Enhancement of ENSO's persistence barrier by biennial variability in a coupled atmosphere‐ocean general circulation model

Abstract

Possible causes of the spring persistence barrier in ENSO sea surface temperature anomalies are examined using a coupled atmosphere‐ocean general circulation model (CGCM). Our study indicates that the persistence barrier is significantly enhanced when both Pacific and Indian Ocean couplings are included in the CGCM, compared to the simulation that includes only the Pacific Ocean coupling. ENSO's variance, phase locking to the annual cycle, and biennial variability are also increased in the Indo‐Pacific Run. Further analysis reveals that the overall amplitude of ENSO is not a primary factor in determining the strength of the persistence barrier, rather, it is the amplitude of the biennial component of ENSO affecting the barrier the most. The persistence barrier is consistently strong (weak) when biennial ENSO variability is large (small).

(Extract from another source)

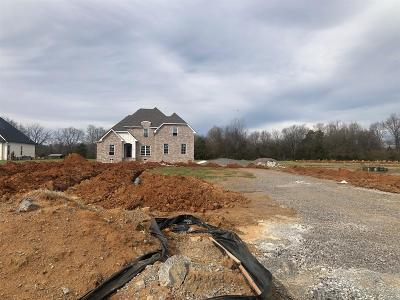 Murfreesboro TN Single Family Home Under Contract - Not Showing: $445,000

No such a clear relationship is found between the strength of the barrier and the amplitude of the low‐frequency (3–5 years) component of ENSO. This modeling study demonstrates that the biennial component of ENSO is one major mechanism responsible for the spring persistence barrier and that interactions between the tropical Pacific Ocean and Indian Ocean‐monsoon could enhance the biennial component of ENSO.